Com apenas 48 horas para responder, a Sérvia treme e cede em quase tudo, excepto no que diz respeito ao inquérito conjunto. Mas o seu poderoso vizinho deseja a guerra. Os sérvios mobilizam o seu pequeno exército de apenas 16 divisões.

Com a garantia do apoio alemão em caso de ataque russo, o governo Austro-Húngaro declara guerra à Sérvia a 28 de Julho e inicia a mobilização. Um a um, lentamente, os restantes exércitos entram em movimento. Primeiro a Rússia, depois a Alemanha e logo a seguir a França. Ao mesmo tempo, as primeiras granadas caiem sobre Belgrado.

De todos os lados surgem apelos de última hora que tentam colocar um travão ao espírito belicoso que se apodera da Europa.

A 29 de Julho Nicolau II telegrafa a Willem II implorando-lhe que fizesse todos os possíveis para impedir a guerra.

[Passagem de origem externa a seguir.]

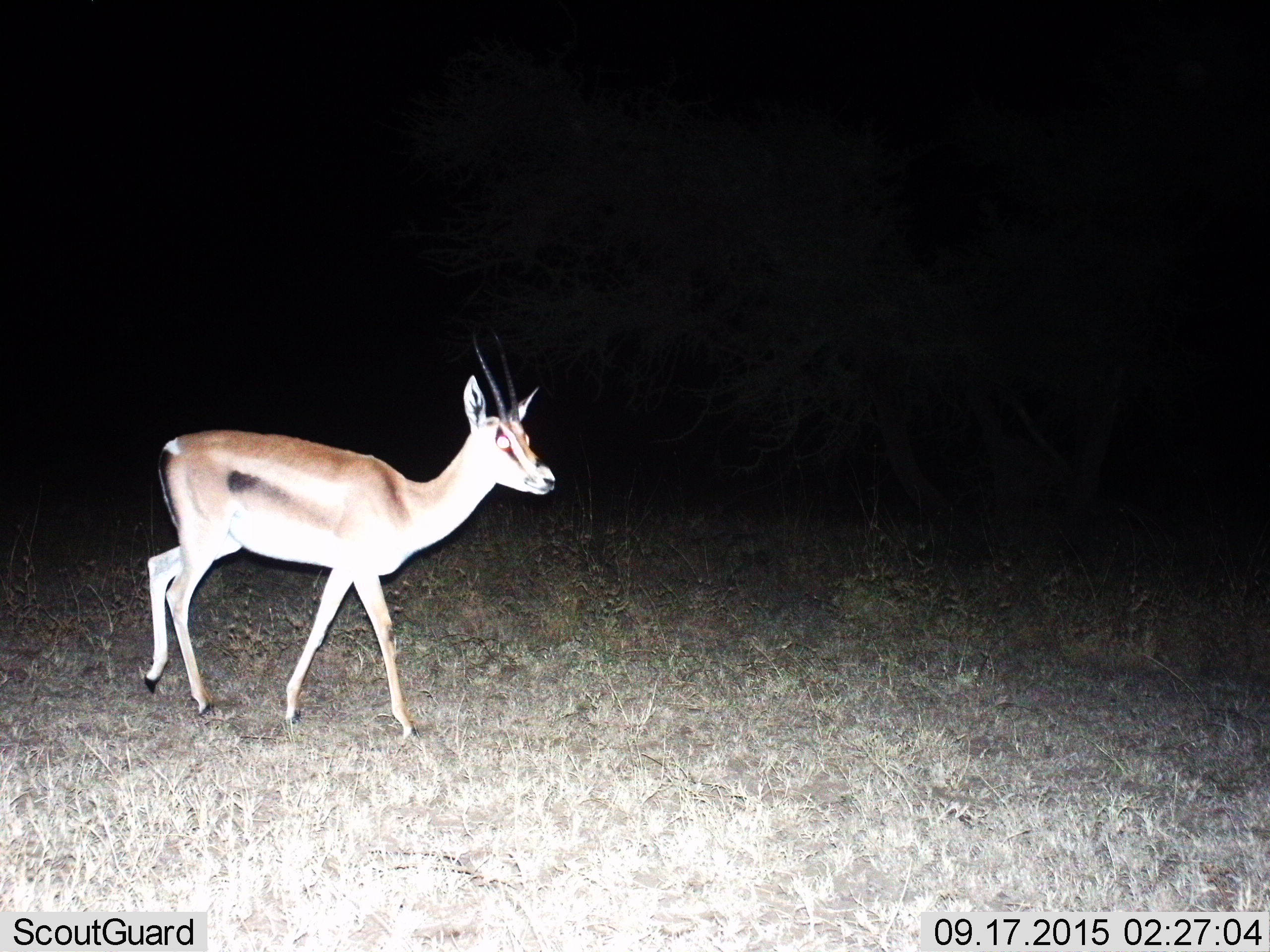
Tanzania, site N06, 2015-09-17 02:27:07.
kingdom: Animalia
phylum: Chordata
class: Mammalia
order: Artiodactyla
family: Bovidae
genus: Eudorcas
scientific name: Eudorcas thomsonii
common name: thomson's gazelle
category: gazellethomsons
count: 1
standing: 40%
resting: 0%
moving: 60%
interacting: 0%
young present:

Nesse mesmo dia o kaiser, que dias antes apoiara entusiasticamente o avanço sobre a Sérvia, garante-lhe estar a fazer todos os possíveis para convencer os austríacos a negociar.

Dia 1 de Agosto, Jorge V de Inglaterra envia um telegrama ao seu primo Nicolau II da Rússia, pedindo que fosse criada uma hipótese de saída negociada. Tarde demais! Do lado do czar informam que o embaixador alemão acabou de entregar a declaração formal de guerra.

Se ao nível mais alto as hesitações e os equívocos se sucediam, nas ruas o clima era de entusiasmo e fervor patriótico. Manifestações populares de regozijo aconteceram em São Petersburgo, Viena, Berlim, Paris...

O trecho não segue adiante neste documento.